Alıştırma A:
Girdilerde "scene" sözcüğünü içeren her satırı listeleyin. Büyük ve küçük harf ayrımı dikkate alınır.

Kaynaktan Alıntı:
● ● ●

Abaküs Yazılım
3. Hukuk Dairesi
Esas No: 2013/368
Karar No: 2013/2093
Karar Tarihi: 12.02.2013

Yargıtay 3. Hukuk Dairesi 2013/368 Esas 2013/2093 Karar Sayılı İlamı

3. Hukuk Dairesi         2013/368 E.  ,  2013/2093 K.

    "İçtihat Metni"

    MAHKEMESİ :SULH HUKUK MAHKEMESİ

    Dava dilekçesinde itirazın iptali ve %40 inkar tazminatına karar verilmesi, masraflarla birlikte davalı taraftan tahsili istenilmiştir. Mahkemece davanın husumet nedeni ile reddi cihetine gidilmiş, hüküm davacı tarafından temyiz edilmiştir.

    Y A R G I T A Y K A R A R I
    Temyiz isteminin süresi içinde olduğu anlaşıldıktan sonra dosyadaki bütün kağıtlar okunup gereği düşünüldü.
    Davacı vekili, büro sorumlusu olarak görev yapan davalının, görevi dahilinde olmamasına rağmen mal satıp bedelini tahsil etmek suretiyle hizmet sebebiyle emniyeti suistimal suçunu işlediğini, mahkum olduğunu, borç olarak verilen alacaklar için alınan 5 adet bono ile aleyhine takip başlatılmış ise de, asliye ceza mahkemesi kararına göre 2.500 TL zarara sebep olduğundan faizi ile birlikte tahsili için başlatılan takibe vaki itirazın iptali ile inkar tazminatının tahsilini talep ve dava etmiştir.
    Davalı, cevap vermemiş, mahkemece davanın kabulüne karar verilmiş, hüküm davalı tarafından temyiz edilmiştir.

● ● ●

Toplanan veri girdileri
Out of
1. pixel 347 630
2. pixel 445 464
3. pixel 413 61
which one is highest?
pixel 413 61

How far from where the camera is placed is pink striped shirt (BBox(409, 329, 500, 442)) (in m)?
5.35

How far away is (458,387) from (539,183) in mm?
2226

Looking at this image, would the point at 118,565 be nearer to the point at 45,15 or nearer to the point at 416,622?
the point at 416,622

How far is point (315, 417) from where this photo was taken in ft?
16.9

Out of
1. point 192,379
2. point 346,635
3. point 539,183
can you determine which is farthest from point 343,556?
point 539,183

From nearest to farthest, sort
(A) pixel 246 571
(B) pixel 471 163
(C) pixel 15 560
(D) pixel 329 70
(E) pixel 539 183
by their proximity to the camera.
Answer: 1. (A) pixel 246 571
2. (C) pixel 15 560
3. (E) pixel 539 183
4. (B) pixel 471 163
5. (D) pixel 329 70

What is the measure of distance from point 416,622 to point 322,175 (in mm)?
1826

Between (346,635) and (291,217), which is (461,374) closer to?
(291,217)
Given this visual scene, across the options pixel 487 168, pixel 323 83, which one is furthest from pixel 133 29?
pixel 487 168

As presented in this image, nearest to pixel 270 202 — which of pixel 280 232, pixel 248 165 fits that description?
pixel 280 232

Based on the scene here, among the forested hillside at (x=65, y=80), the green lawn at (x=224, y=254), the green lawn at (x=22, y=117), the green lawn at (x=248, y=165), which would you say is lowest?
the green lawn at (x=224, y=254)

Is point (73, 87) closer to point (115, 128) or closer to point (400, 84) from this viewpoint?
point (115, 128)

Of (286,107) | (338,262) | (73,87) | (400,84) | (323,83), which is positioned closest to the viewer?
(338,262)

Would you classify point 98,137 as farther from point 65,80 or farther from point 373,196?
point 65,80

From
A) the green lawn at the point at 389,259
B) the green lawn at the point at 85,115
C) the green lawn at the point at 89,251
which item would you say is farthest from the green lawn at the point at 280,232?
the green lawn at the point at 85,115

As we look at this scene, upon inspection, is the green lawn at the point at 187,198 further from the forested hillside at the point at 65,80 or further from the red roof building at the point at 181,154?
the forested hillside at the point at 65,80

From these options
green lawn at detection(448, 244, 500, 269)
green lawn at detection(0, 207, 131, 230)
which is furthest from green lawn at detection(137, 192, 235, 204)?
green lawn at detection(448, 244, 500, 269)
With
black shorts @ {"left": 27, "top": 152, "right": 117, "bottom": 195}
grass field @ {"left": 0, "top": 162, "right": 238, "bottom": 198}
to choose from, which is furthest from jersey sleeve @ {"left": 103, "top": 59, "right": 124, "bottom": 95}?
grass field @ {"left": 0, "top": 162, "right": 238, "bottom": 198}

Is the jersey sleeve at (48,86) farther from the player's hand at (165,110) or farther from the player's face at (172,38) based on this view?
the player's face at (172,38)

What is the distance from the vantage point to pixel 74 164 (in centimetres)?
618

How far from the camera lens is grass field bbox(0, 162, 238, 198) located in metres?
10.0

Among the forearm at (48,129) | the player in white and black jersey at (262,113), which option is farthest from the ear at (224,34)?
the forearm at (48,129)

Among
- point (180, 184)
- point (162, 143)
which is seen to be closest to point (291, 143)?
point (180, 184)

● ● ●

Alıştırma B:
Yargıtay kararına göre, asliye ceza mahkemesi kararında davalının sebep olduğu zarar kaç TL'dir?

Yazılı Cevap A:
Given this visual scene, across the options pixel 487 168, pixel 323 83, which one is furthest from pixel 133 29?
Based on the scene here, among the forested hillside at (x=65, y=80), the green lawn at (x=224, y=254), the green lawn at (x=22, y=117), the green lawn at (x=248, y=165), which would you say is lowest?
As we look at this scene, upon inspection, is the green lawn at the point at 187,198 further from the forested hillside at the point at 65,80 or further from the red roof building at the point at 181,154?

Yazılı Cevap B:
2.500 TL